* [TASK INSTRUCTIONS] Can you quote the material word for word, starting with the line that contains "Comparing the hyacinth" and running through its final line, with both of those lines included?

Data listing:
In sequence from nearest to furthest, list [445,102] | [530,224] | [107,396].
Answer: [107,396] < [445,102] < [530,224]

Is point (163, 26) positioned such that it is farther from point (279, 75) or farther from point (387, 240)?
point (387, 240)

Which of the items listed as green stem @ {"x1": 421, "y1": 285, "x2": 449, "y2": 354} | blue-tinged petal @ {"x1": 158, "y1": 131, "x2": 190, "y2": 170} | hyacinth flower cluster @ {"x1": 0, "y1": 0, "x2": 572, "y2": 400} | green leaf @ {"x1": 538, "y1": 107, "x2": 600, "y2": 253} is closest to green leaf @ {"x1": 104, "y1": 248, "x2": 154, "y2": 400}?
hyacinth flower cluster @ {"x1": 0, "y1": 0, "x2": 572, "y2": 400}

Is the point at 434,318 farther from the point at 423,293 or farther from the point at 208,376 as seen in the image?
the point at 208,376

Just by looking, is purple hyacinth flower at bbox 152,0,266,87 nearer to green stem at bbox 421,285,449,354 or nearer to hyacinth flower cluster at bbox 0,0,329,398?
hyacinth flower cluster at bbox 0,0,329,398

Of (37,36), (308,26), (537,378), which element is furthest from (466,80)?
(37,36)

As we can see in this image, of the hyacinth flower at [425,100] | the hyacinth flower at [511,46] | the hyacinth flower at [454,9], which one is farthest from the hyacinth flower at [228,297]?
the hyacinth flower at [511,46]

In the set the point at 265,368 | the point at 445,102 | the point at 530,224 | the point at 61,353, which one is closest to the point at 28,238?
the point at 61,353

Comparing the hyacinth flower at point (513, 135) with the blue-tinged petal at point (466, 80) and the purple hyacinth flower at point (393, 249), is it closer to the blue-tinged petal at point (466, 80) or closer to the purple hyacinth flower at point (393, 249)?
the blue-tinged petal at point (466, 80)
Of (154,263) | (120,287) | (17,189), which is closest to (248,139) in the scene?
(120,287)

* [RESULT BELOW]
Comparing the hyacinth flower at point (513, 135) with the blue-tinged petal at point (466, 80) and the purple hyacinth flower at point (393, 249), is it closer to the blue-tinged petal at point (466, 80) or closer to the purple hyacinth flower at point (393, 249)?
the blue-tinged petal at point (466, 80)
Of (154,263) | (120,287) | (17,189), which is closest to (248,139) in the scene?
(120,287)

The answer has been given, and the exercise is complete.